The nurse tells us that the chances of a miscarriage at this point are very minuscule. Of course it's never 100%. But her confidence in our baby brings me confidence.

I am confident enough to slip this picture in a valentine card and send it off to my parents and grandparents immediately. This is how we tell them the news. They, of course, are over the moon.

And so are we!

Saturday, February 9, 2008

8 weeks

8 weeks 1 day actually.

This is a milestone for us. Last time our first ultra-sound is at 8 weeks and we receive our devastating news. It's another whole week before the pregnancy actually ends, but 8 weeks marks the big turning point. It is the end of my pregnancy innocence. The end of my dream.

I have never been 8 weeks 1 day pregnant and still hopeful.

Until today, that is.

Wednesday, February 6, 2008

why i really want this baby

So I'm sitting here watching Oprah (as I do every day) and the topic being discussed is "The Secret" and the laws of attraction. Ask the universe for what you want and you shall receive.

But there are two ways of asking. You can ask from your "shallow existence" or you can ask from your "core of peace". Your shallow existence comes from your fear and neediness. And brings you nothing but more fear. Needing something is not going to bring it to you.

As I'm hearing this, something inside me clicks. Has my request for this baby been coming out of my shallows? Have I been wanting it so badly just because I am too terrified to lose another one? Have I been praying to God out of fear?

This isn't the way I want to ask.

Asking from my core of peace takes a lot more strength and a lot more thought.

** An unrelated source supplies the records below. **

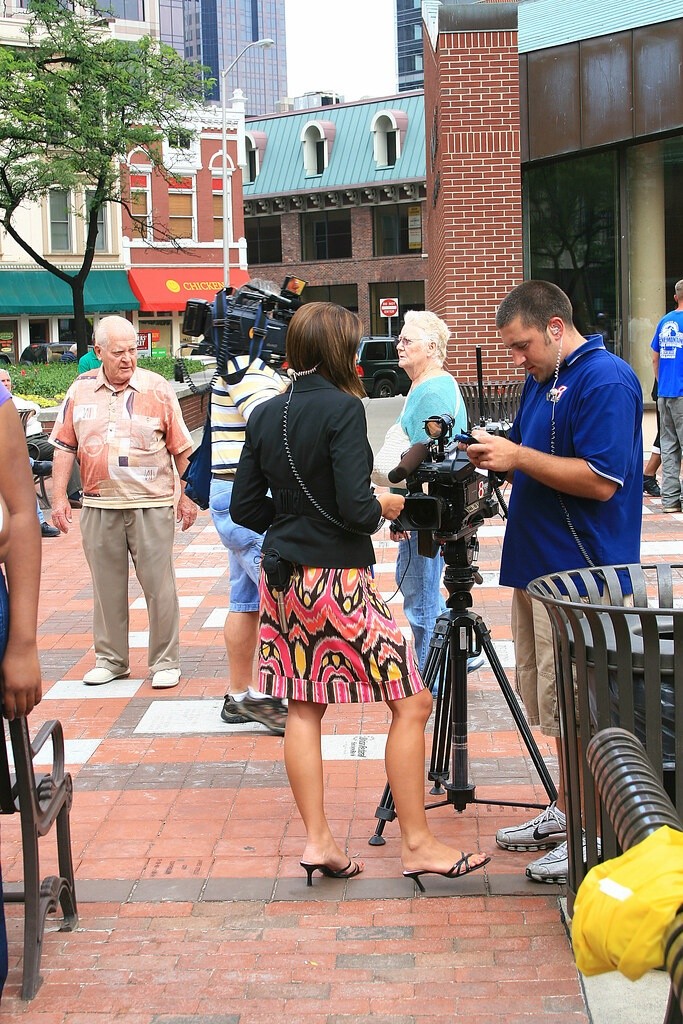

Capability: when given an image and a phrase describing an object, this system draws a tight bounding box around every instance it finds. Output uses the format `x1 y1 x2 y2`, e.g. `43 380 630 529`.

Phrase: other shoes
66 498 83 509
152 668 182 688
41 522 60 537
662 502 681 513
83 666 131 684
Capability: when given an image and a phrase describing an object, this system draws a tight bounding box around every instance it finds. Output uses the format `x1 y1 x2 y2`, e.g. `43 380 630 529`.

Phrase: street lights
221 38 274 288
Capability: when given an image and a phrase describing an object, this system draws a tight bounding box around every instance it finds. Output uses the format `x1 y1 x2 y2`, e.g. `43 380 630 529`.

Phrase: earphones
550 326 558 335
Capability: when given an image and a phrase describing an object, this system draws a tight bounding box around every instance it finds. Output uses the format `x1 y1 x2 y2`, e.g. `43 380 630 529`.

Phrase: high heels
402 849 492 893
299 854 364 887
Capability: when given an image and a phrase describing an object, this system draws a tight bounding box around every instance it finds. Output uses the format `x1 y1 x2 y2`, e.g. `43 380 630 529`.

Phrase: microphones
396 439 436 479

Why do I really want this baby? It's not really because I need it. And it's not really because I am scared of the alternative. There is something so much bigger to my desire.

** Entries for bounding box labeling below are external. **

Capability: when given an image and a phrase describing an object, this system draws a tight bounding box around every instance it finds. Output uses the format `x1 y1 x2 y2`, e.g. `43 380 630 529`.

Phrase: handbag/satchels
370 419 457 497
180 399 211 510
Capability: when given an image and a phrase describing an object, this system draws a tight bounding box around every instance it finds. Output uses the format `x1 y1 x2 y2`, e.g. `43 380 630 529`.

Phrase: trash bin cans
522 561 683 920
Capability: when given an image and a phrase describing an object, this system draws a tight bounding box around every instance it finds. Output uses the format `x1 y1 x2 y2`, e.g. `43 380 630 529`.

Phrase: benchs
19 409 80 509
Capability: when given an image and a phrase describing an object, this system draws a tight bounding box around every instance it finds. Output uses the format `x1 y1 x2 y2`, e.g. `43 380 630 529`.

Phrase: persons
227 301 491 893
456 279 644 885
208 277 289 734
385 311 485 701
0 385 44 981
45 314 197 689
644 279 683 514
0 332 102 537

What I really want is opportunity. I want the opportunity to teach life to another. I have been a teacher all my life. Officially it's been 10 years. But even before that, I taught swimming lessons. And before that, I babysat. And before that, I played in my room for hours alone teaching my dolls how to read. Teaching is something I've always done. I've been training for this ultimate job all my life. And I am ready.

I want the opportunity to do it for real and to do it forever with my own child. I want to teach generosity. I want to teach fun. I want to teach passion. I want to teach kindness. I want to teach determination. I want to teach honesty. I want to teach compassion. I want to teach love.

I want to teach life.

So universe, there it is. My official request for a healthy sticky baby. I am putting the fear aside and trusting now that it will come.

Sunday, February 3, 2008

be careful what you wish for

I know I wished for every pregnancy symptom in the book. Well, I got them. The all day morning sickness is unbearable. Imagine the worse hangover you've ever had. Now imagine it day after day after day with no end in sight.

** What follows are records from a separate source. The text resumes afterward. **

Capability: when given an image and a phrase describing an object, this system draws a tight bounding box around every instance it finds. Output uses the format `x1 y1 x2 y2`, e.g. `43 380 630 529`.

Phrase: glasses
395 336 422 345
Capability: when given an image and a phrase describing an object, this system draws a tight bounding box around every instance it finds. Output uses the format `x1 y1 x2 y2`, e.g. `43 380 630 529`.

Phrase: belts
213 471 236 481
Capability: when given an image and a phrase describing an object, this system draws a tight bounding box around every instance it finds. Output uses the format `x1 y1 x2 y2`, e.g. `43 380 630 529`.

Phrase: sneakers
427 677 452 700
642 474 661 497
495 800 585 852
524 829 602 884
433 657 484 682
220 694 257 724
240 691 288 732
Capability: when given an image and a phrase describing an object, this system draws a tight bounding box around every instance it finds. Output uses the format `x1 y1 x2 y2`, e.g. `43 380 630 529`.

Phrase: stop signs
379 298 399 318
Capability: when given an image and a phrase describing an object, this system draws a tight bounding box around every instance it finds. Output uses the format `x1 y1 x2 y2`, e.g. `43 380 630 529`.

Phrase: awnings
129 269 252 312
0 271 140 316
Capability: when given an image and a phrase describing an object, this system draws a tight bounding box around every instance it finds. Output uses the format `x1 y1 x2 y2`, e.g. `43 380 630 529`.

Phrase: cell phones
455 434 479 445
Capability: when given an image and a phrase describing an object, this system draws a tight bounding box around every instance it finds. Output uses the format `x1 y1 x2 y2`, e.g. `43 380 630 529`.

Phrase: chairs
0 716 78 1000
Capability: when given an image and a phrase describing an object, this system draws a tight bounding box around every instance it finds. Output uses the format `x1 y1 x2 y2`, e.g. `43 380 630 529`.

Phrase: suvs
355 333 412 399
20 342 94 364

I've barely gotten out of bed all weekend. My poor husband has been doing everything for me -- laundry, groceries, even opening the refridgerator for me (I can't do it without holding my breath and turning my head away.) But now he is gone for four days and I'm wondering how on earth I am going to take care of myself, never mind go to work tomorrow.

The worse part is that I feel so guilty not loving this. I know I am blessed to be pregnant again. I still thank God every single day. But here's my confession. I don't like feeling like this. In fact I hate it. I despise it. I can't believe that this torture could go on for weeks. At least with a hangover you know it's just a one-day deal. I feel trapped in a black hole of nausea.

Still, though, I wouldn't trade it away. I keep thinking about that little heart beating inside of me. Reminding myself that I am growing a person. And I know this horrible sickness is a sign that this baby is healthy. No, I wouldn't trade it for anything.